Wisconsin pays $38K median vs. the U.S. average of $37K — that’s +3%. After adjusting for local cost of living (RPP 94.33), the purchasing-power equivalent is $40K — still ahead of the national median.

How much do teaching assistants, except postsecondaries make in Wisconsin?

The median is $37,800 a year. But the range is wide: entry-level workers start around $29,060, and experienced teaching assistants, except postsecondaries can clear $46,270. These are BLS numbers, based on employer-reported data, not self-reported surveys.

Is $38K enough to live in Wisconsin?

On that salary, you'd take home roughly $2,619/month after taxes. A 2-bedroom here rents for about $1,202/month, which eats 45.9% of your paycheck. That's above the 30% rule of thumb, housing will be a stretch at the median salary, though you can manage with roommates or a smaller place.

How far does a teaching assistants, except postsecondary salary go in Wisconsin?

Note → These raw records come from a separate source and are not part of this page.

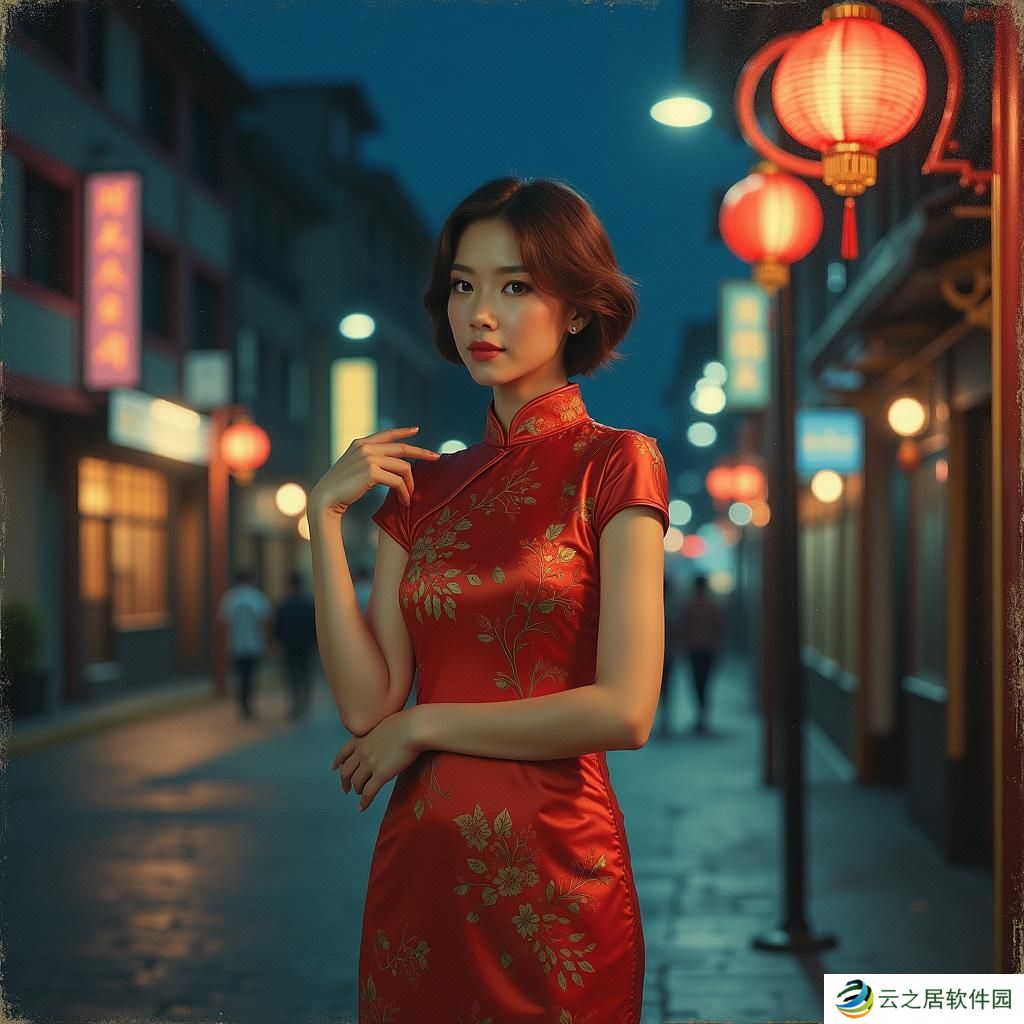 钢铁与钠的秘密：水在工业中的作用和免费资源背后的真相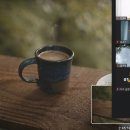 작가와 함께하는 서 이미지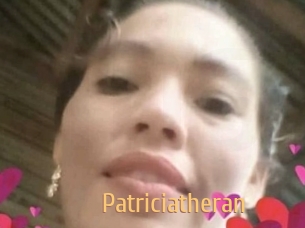 Patriciatheran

Wisconsin has a Regional Price Parity of 94.33 (100 is the national average). That's below average, your money stretches further here than the raw salary number suggests. After cost-of-living adjustment, the median teaching assistants, except postsecondary salary is worth about $40,072 in national-average purchasing power.

Where do teaching assistants, except postsecondaries get paid the most?

The table above ranks every state by median pay for this role. Keep in mind that the highest-paying states tend to have the highest costs of living, so the top salary doesn't always mean the most money in your pocket.